Peripheral ulcerative keratitis (PUK) is a destructive inflammatory disease of the juxtalimbal cornea associated with crescent-shaped corneal stromal thinning, epithelial defect, and inflammatory corneal infiltrate. Inflammation of other adjacent tissues, particularly the sclera, is seen quite frequently. Predilection of the peripheral cornea for PUK is explained by its anatomical and physiological characteristics. Both cell-mediated and humoral immunity, in conjunction with the corneal tissue-destroying action of metalloproteinases (MMPs), are implicated in the pathogenesis of PUK. Nearly half of all cases of noninfectious PUK are associated with connective tissue diseases (rheumatoid arthritis (RA) is the most frequent underlying disease) and vasculitis (mostly granulomatous with polyangiitis (GPA)). It is important to determine the etiology and exclude conditions that could mimic PUK e.g., marginal keratitis or Terrien’s marginal degeneration (TMD). Therapy should comprise the attenuation of ophthalmic inflammation, but the underlying disease should be treated as a priority.
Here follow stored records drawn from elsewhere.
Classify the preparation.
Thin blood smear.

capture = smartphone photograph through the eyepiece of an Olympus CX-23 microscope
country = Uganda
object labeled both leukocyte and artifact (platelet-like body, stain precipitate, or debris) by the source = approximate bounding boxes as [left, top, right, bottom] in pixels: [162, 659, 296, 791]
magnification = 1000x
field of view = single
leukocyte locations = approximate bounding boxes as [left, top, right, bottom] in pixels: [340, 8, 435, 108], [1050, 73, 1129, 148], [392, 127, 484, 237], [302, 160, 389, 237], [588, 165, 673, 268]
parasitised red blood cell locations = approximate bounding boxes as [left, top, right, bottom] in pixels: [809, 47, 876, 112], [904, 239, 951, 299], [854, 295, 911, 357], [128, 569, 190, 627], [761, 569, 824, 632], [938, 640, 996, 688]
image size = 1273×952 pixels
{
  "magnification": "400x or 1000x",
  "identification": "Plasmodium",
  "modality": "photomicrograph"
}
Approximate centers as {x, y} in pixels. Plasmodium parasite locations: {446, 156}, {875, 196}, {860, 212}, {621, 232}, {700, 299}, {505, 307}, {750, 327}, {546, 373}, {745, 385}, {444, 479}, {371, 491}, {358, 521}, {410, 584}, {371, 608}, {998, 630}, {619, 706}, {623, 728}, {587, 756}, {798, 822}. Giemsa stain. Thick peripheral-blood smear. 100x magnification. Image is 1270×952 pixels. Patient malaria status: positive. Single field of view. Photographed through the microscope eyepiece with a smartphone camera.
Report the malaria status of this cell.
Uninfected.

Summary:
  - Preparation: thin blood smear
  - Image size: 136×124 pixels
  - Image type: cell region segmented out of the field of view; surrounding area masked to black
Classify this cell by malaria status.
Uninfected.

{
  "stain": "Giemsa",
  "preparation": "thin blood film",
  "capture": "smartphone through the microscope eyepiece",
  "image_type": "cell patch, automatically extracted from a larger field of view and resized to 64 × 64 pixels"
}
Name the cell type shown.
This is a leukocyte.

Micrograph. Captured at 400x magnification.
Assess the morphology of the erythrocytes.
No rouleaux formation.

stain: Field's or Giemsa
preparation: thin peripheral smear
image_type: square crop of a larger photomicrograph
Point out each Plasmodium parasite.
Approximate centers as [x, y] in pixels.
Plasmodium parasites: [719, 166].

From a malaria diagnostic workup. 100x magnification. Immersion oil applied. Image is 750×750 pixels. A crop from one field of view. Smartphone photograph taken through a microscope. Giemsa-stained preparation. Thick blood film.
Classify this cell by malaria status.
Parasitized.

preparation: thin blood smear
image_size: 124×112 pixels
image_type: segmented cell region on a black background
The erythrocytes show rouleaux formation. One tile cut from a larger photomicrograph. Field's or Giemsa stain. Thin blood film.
For autoimmune diseases, it is crucial to work closely with internist/rheumatologist to determine an effective immunomodulatory therapeutic approach. PUK is also known to be a potentially devastating and vision-threatening condition that may lead to corneal melting and perforation, requiring surgical intervention. This chapter provides a comprehensive update of current knowledge and therapeutic methods.